正准备离开的众人,全都向说话之人看去,不是曾不凡还是那个?
曾不凡此时穿着一件粗麻布衣,脸上带着人畜无害的笑意。
看到曾不凡出现,还说出自己是不是胜了!最为不爽的当属朱肖羽了,要不是自家家主在场,朱肖羽就想痛骂曾不凡一顿。
老子站的双腿酸痛,被热的汗水直冒,你这个迟来的孙子,居然还有脸说自己胜了。无耻,当真是无耻之极!
朱肖羽反正是从未见过如此厚颜无耻之人。
混账!你明明迟到为何说自己胜了?孙和赶紧率先向曾不凡骂道。其目的却是让朱家人也就不好开口责骂曾不凡,更为重要的是,幽草村人也就不好对曾不凡恶语相向。

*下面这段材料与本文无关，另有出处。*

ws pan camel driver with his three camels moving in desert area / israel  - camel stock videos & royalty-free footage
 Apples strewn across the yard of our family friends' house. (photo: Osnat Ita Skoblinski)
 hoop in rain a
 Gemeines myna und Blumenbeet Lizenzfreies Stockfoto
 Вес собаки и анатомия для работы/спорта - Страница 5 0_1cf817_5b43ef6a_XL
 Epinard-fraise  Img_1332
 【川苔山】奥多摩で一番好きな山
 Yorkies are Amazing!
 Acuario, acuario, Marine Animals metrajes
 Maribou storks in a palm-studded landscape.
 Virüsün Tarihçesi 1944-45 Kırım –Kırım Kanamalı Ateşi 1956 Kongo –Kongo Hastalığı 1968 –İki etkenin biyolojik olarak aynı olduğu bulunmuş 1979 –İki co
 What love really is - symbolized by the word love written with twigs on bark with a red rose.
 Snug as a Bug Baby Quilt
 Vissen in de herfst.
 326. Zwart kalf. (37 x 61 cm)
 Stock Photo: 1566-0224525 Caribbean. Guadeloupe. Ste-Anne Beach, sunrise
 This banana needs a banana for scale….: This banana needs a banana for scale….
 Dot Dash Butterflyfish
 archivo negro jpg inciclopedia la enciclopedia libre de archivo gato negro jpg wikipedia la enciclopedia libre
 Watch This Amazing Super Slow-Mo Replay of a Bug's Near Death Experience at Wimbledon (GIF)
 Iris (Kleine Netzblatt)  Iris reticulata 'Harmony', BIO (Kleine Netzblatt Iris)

曾不凡却一脸无辜的看着孙和道:“不是比贱吗?我能想到最贱的方法,就是比试的时候,让众人等着,这种人最为贱了!”
众人听到这话,连连点头,这种人确实很贱!
不一会才反应过来,原来曾不凡这小子,说的是比贱,不是比箭啊!
如果按照曾不凡所说,确实够贱,让所有人都心烦的人,又怎么不贱呢?
朱肖羽赶紧道:“我们说的是比箭,不是比贱!”说完,朱肖羽还故意挥了挥手中的弓箭,让曾不凡看清楚。
哦?
昨日朱家山庄不是说比贱吗?原来是比箭呀!只能怪朱家山庄没有说清,贱与箭本就同音,也怪我没有听清。曾不凡故意装出一副自责的样子。
却让朱肖羽有鄙视了一番。
朱如裂回味着曾不凡的话,突然哈哈哈大笑了起来,道:“这幽草村的少年,到也算是机灵,能将必输的一局,弄的糊里糊涂的,到有些意思!”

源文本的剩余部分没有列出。